À l’article 2, nous considérons que la formulation retenue par les députés pour définir les lieux annexes aux lieux de culte est insuffisamment précise et comporte un risque constitutionnel qui fragilise le dispositif. En effet, les députés prévoient que ces lieux soient définis comme des locaux dépendants du lieu de culte, alors que nous tenons à préciser qu’il s’agit des locaux gérés, exploités ou financés directement ou indirectement par une personne physique ou morale gestionnaire du lieu de culte. Nous considérons que la fermeture de ces locaux annexes permettrait de lutter contre le phénomène de déport de certains prédicateurs, qui utilisent ces lieux pour échapper aux mesures de police administrative, ce que soulignait notre rapporteur Marc-Philippe Daubresse dans son rapport d’information sur le suivi de la loi SILT en février 2020.

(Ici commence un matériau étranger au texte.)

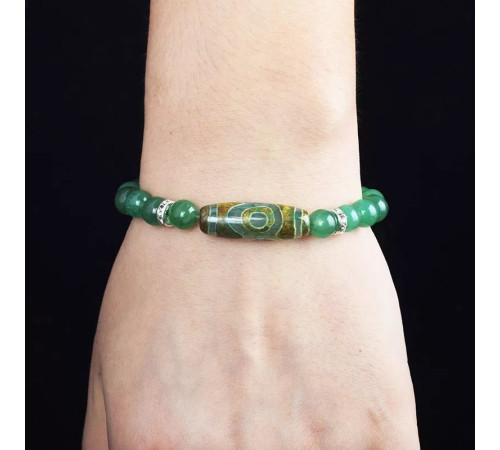 Бусина Дзі 3 очі в браслеті з зеленого тибетського нефриту три сили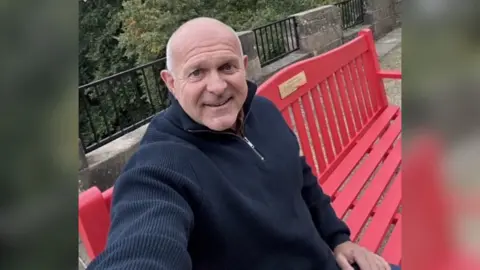 Dean Dyble Dean Dyble sits on a bright red wooden red bench. He is an older man, with a bald head and a blue jumper, blue jeans and brown boots. In the background, trees and a stone wall can be seen.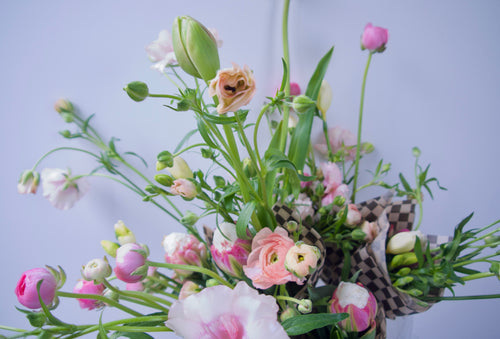 SMALL WRAPPED FLOWERS. NO VASE.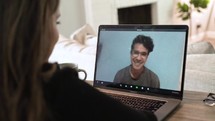 a young woman working from home on a video conference 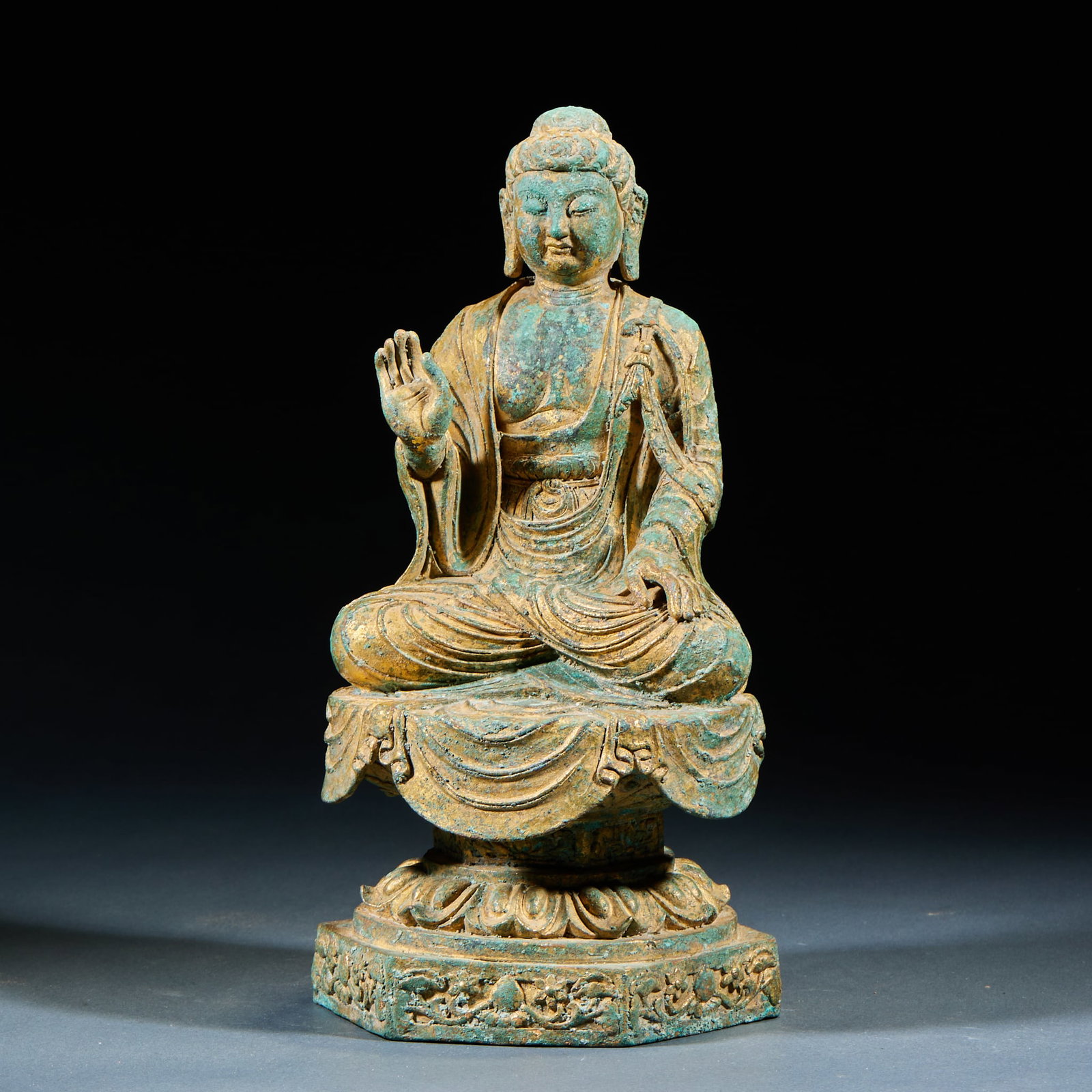 Gilt Bronze Sakyamuni Buddha: Gilt Bronze Sakyamuni Buddha: Gilt bronze cast Buddha seated on lotus throne with solemn dignified demeanor. Height 25cm, diameter 13cm. Ancient gilt bronze Buddha statue with exquisite craftsmanship,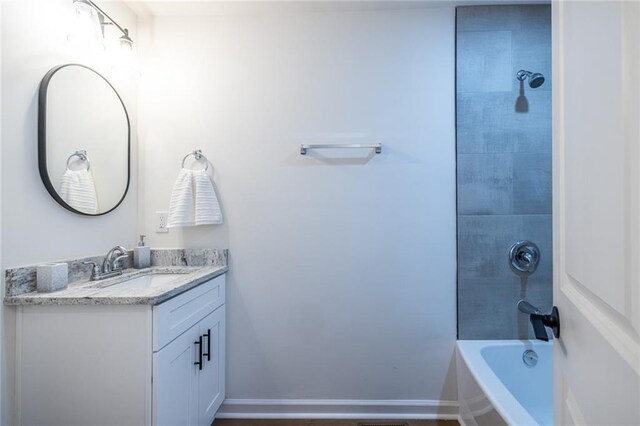 96 Sam Alexander Rd, Douglasville, GA 30134 - bathroom with baseboards, shower / bathing tub combination, and vanity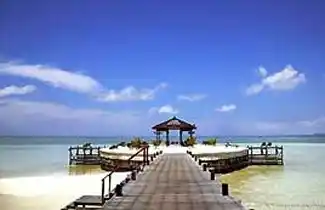 Picturesque pier and sun shelter at Kapalai Resort, an iconic spot on the luxury water village for watching the sunset over the Celebes Sea.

Notre divergence majeure, à l’origine de l’échec de la CMP, porte sur les articles 3 et 5. Nous l’avions déjà bien perçu lors de la première lecture, madame la ministre, puisque vous aviez déposé des amendements pour rétablir le texte de l’Assemblée nationale.

Nous ne sommes pas favorables à l’allongement de la durée des Micas. Faut-il rappeler une fois de plus la décision du Conseil constitutionnel, qui a considéré que, compte tenu de leur rigueur, les Micas ne sauraient excéder, de manière continue ou non, une durée totale de douze mois ? J’ai du mal à comprendre pourquoi les députés et le Gouvernement ne comprennent pas cet arbitrage et s’entêtent à vouloir passer cette durée à vingt-quatre mois, et ce malgré les arguments, madame la ministre, que vous avez développés lors de votre intervention en début de séance.

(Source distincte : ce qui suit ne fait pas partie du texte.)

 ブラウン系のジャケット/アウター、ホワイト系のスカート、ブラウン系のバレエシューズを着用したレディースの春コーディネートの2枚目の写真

Nous soutenons nos rapporteurs, qui ont réintroduit, à l’article 5, la proposition de loi du président Buffet que le Sénat avait adoptée en mai dernier, créant une mesure judiciaire de suivi et de surveillance. Cette dernière semble constituer une voie juridiquement plus adaptée que la proposition initiale du Gouvernement, reprise en nouvelle lecture par l’Assemblée nationale. Elle offre des possibilités de surveillance plus longue, plus contraignante et permet d’associer aux obligations de surveillance des mesures sociales de réinsertion.

Cette mesure reprend le principe du dispositif adopté par le Parlement en juillet 2020, instaurant un régime de sûreté à l’encontre des sortants de prison condamnés pour terrorisme, tout en y apportant les aménagements nécessaires pour répondre aux objections du Conseil constitutionnel. Elle constitue, selon nous, la voie à suivre pour répondre à cette problématique d’une importance toute particulière.

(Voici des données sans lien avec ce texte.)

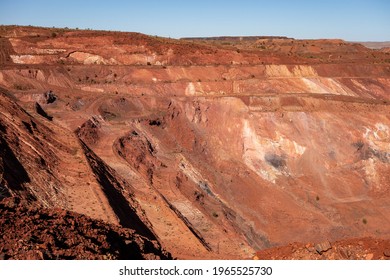 Active deep pit of red iron ore mine in Pilbara region in Western Australia with shadows of various levels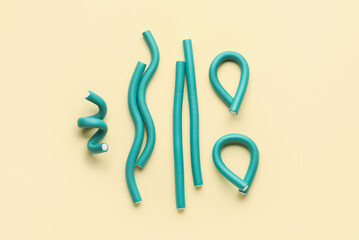 Hair curlers on yellow background
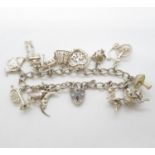 Silver charm bracelet with 13x charms including Martian from Smash advert Birmingham 1978 38.5g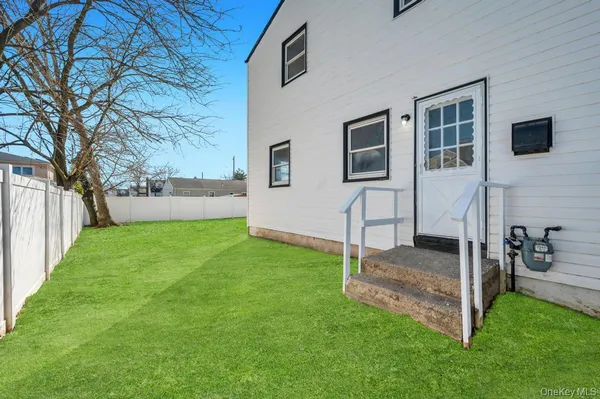 a view of a bedroom with backyard and wooden fence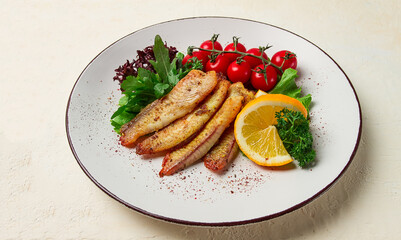 Fried Tilapia fish fillet, in spices, with cherry and salad, on a white plate, homemade, no people,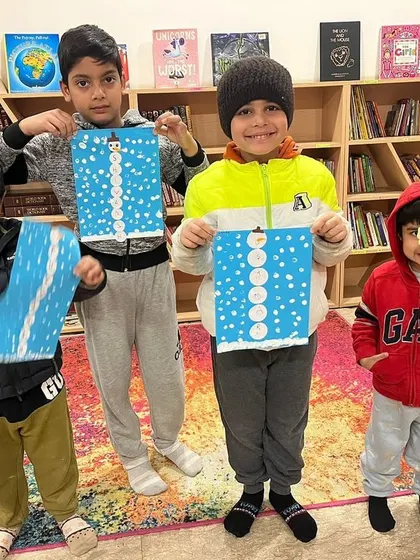 Happy faces from our winter camp! The children are proudly holding up the snowman name crafts they made.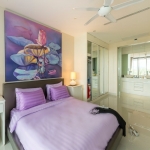 2-bedroom condo near Surin and Bang Tao Beach all white bedroom with purple bedding and lotus flower painting PSC-SUR-1606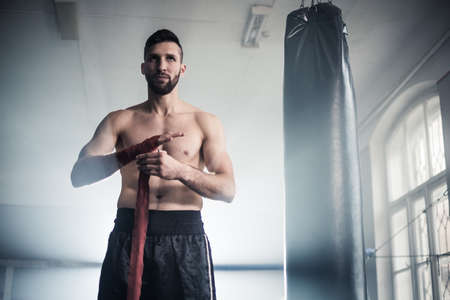 Man boxer training hard for a fight.の写真素材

Ces dispositions nous paraissent être les plus efficaces et les plus respectueuses des libertés.

Tout au long de l’examen de ce projet de loi, nos rapporteurs ont veillé à assurer un équilibre entre les mesures de sécurité et le respect des libertés constitutionnelles. L’enjeu de ce texte est majeur. Il faut renforcer notre arsenal législatif pour assurer la protection de nos concitoyens, qui aspirent à vivre dans un État de droit en toute sécurité.

Nous pensons que le texte de l’Assemblée nationale ne répond pas complètement à ces enjeux. C’est pourquoi nous sommes satisfaits que le Sénat imprime sa marque et réaffirme sa volonté de fermeté et d’efficacité, mais aussi d’humanité. Les membres du groupe Les Républicains voteront le texte proposé par nos rapporteurs.

Après l’échec, hier, d’un accord sur le projet de loi confortant le respect des principes de la République et de lutte contre le séparatisme, les divergences fondamentales d’aujourd’hui constituent un nouvel acte manqué pour lutter contre le séparatisme et le terrorisme islamiste, et nous pouvons le regretter.